▸ **What you should do**
Recast the records below as a numbered list, omitting any blank lines.

▸ **Supplied records**
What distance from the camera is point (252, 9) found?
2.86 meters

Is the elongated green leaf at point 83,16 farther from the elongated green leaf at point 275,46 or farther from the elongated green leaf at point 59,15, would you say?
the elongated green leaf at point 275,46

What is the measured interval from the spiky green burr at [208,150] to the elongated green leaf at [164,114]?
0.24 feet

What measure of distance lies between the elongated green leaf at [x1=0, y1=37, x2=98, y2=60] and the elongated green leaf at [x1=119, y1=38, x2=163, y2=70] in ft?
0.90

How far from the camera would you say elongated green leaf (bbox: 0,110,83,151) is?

▸ **Task result**
1. What distance from the camera is point (252, 9) found?
2. 2.86 meters
3. Is the elongated green leaf at point 83,16 farther from the elongated green leaf at point 275,46 or farther from the elongated green leaf at point 59,15, would you say?
4. the elongated green leaf at point 275,46
5. What is the measured interval from the spiky green burr at [208,150] to the elongated green leaf at [164,114]?
6. 0.24 feet
7. What measure of distance lies between the elongated green leaf at [x1=0, y1=37, x2=98, y2=60] and the elongated green leaf at [x1=119, y1=38, x2=163, y2=70] in ft?
8. 0.90
9. How far from the camera would you say elongated green leaf (bbox: 0,110,83,151) is?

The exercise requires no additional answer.